Completely removing a git commit due to sensitive information


I recently made a big mistake and checked in some sensitive information into a public GitHub repository.

The first reaction is to remove that sensitive information. While that is a good first step, making a new commit to remove the information means that when anyone looks at the commit history, the sensitive information will still be visible.

Re-writing history

The next step is to re-write the git history.
This can be done a few ways, but I took a simple approach and sqaushed the commits down such that the addition and removal of the sensitive information cancel each other out and the new commit doesn’t contain any sensitive information.

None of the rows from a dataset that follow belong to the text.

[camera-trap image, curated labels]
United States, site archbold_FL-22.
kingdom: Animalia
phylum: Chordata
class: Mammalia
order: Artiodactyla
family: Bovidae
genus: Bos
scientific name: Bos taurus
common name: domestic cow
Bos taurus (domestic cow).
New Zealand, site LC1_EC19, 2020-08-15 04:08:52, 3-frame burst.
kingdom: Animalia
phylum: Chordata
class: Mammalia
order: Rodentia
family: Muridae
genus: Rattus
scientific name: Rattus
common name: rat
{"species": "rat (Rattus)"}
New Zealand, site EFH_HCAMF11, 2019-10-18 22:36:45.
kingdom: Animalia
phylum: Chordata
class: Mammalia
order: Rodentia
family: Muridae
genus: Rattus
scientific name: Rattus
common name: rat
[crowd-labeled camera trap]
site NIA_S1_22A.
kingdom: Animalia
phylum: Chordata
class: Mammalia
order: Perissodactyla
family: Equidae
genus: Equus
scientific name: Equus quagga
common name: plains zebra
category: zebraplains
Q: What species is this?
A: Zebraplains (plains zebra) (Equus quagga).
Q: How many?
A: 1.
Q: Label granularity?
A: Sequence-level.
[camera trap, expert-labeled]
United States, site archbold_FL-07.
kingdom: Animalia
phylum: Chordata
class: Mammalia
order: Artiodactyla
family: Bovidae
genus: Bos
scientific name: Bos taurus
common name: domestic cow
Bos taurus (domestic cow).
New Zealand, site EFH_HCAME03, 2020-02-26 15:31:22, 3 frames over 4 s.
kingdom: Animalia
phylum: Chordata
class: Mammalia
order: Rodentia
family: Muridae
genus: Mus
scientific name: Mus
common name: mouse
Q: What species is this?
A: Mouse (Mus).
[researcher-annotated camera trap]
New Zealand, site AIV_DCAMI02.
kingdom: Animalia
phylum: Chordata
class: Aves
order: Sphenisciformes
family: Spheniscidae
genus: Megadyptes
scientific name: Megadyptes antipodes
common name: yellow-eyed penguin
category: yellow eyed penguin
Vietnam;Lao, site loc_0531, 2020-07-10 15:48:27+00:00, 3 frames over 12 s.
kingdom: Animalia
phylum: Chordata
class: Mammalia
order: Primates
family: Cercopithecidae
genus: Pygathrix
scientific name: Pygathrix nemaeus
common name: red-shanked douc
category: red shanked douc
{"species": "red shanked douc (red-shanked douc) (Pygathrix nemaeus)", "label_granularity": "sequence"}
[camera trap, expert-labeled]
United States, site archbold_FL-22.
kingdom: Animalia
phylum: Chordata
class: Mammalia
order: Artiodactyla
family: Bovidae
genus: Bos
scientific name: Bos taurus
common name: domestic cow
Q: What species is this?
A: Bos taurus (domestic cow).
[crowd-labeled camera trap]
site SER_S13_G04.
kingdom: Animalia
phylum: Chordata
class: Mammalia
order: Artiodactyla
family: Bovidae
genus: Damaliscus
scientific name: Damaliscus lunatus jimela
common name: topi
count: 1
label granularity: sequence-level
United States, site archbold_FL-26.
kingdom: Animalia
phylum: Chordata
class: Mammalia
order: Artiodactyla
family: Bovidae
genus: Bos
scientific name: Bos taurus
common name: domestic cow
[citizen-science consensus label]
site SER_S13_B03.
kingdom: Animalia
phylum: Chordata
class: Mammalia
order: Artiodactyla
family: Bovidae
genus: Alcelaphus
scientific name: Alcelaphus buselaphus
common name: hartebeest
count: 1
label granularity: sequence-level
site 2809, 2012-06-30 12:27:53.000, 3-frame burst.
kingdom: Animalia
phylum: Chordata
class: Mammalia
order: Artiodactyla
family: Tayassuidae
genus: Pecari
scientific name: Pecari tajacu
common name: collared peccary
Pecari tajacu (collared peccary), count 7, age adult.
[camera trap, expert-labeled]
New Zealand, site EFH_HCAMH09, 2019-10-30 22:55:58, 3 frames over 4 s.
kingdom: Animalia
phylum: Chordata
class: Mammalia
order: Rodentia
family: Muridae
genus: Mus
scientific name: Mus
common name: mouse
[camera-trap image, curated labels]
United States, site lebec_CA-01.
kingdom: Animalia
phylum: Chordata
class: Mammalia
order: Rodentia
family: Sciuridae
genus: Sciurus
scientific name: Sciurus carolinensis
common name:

To demonstrate, here is the history of a git respository where some sensitive information was commited in bbd80c4 and then removed in a120437.

$> git log --oneline
a120437 Ooops... remove sensitive data!
bbd80c4 Add some more data
0115d7b Add some data
20133f4 Initial commit

$> git show bbd80c4
diff --git a/data b/data
index f8327c3..afbbccd 100644
--- a/data
+++ b/data
@@ -1 +1,3 @@
 KEY=value
+MORE=data
+PASSWORD=secret

$> git show a120437
diff --git a/data b/data
index afbbccd..1f0aa11 100644
--- a/data
+++ b/data
@@ -1,3 +1,2 @@
 KEY=value
 MORE=data
-PASSWORD=secret

From here, I used git’s interactive rebase feature to modify the relevant commits. In this case, I chose the commit just before the sensitive data was added, like this: git rebase -i 0115d7b

In the interactive editor, I did the following and then provided a new commit message:

pick a120437 Ooops... remove sensitive data!
squash bbd80c4 Add some more data

This resulted in the last 2 commits being merged into a new one.
Here is the history:

$> git log --oneline
fd04bfc Add some more data
0115d7b Add some data
20133f4 Initial commit

$> git show fd04bfc
diff --git a/data b/data
index f8327c3..1f0aa11 100644
--- a/data
+++ b/data
@@ -1 +1,2 @@
 KEY=value
+MORE=data

Rewriting commits that have already been pushed to a remote means a couple of things.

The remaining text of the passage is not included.